▸ Exercise requirements
Copy out the records word for word, starting from the first line and going through the line that contains "841 centimetres", with that line included.

▸ Task inputs
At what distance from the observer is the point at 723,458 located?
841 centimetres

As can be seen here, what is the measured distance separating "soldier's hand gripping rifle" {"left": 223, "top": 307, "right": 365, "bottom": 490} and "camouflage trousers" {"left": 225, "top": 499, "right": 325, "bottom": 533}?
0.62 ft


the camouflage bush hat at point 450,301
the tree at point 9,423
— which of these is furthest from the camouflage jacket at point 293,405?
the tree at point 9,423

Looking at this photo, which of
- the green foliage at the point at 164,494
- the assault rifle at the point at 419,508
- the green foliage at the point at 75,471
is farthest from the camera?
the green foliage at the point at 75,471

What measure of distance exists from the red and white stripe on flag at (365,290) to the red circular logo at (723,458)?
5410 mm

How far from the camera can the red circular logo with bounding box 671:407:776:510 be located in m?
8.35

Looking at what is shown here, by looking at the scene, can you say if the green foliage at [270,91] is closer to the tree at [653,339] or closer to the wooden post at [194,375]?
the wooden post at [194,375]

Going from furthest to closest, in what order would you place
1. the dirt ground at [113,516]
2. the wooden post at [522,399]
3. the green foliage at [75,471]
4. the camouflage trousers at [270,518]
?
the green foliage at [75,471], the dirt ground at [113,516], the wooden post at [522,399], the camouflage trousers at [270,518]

▸ Problem solution
At what distance from the observer is the point at 723,458 located?
841 centimetres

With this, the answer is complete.